■ Given exercise: Copy out the rows word for word, from the line containing "What distance is" through the end of the rows, with both ends included.

··· Input for this task ···

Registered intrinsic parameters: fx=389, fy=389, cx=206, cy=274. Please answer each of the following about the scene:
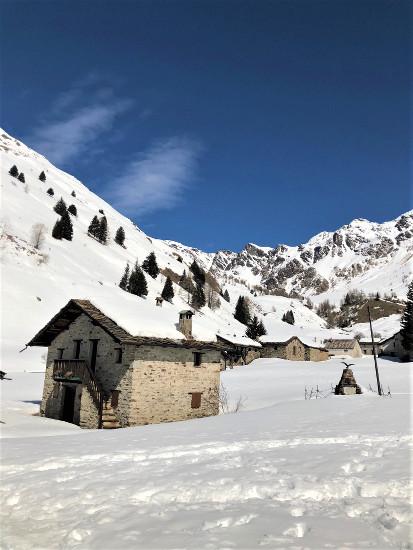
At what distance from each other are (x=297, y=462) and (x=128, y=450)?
14.9ft

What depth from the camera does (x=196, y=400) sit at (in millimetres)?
24250

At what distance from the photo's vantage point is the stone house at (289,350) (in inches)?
2670

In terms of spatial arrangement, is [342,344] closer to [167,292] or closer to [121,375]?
[167,292]

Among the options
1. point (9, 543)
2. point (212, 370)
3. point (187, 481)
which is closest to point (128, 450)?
point (187, 481)

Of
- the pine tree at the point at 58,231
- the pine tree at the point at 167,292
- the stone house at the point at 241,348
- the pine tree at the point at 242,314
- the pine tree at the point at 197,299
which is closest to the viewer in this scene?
the stone house at the point at 241,348

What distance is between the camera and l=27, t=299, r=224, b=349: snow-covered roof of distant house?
71.8ft

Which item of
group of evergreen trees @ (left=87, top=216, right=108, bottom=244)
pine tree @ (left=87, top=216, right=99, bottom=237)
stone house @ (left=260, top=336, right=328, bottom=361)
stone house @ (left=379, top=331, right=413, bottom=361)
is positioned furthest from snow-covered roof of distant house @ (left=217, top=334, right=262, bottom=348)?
pine tree @ (left=87, top=216, right=99, bottom=237)

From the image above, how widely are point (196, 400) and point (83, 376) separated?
6999 millimetres

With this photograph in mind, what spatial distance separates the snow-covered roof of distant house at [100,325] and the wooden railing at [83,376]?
2.63 metres

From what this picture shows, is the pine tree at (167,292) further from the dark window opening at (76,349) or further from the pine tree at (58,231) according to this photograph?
the dark window opening at (76,349)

···

■ Response to the exercise:
What distance is between the camera and l=27, t=299, r=224, b=349: snow-covered roof of distant house?
71.8ft

Which item of
group of evergreen trees @ (left=87, top=216, right=108, bottom=244)
pine tree @ (left=87, top=216, right=99, bottom=237)
stone house @ (left=260, top=336, right=328, bottom=361)
stone house @ (left=379, top=331, right=413, bottom=361)
is positioned furthest from snow-covered roof of distant house @ (left=217, top=334, right=262, bottom=348)?
pine tree @ (left=87, top=216, right=99, bottom=237)

From the image above, how widely are point (196, 400) and point (83, 376) separated?
6999 millimetres

With this photograph in mind, what spatial distance separates the snow-covered roof of distant house at [100,325] and the wooden railing at [83,376]?
2.63 metres

From what this picture shows, is the pine tree at (167,292) further from the dark window opening at (76,349) or further from the pine tree at (58,231) according to this photograph?
the dark window opening at (76,349)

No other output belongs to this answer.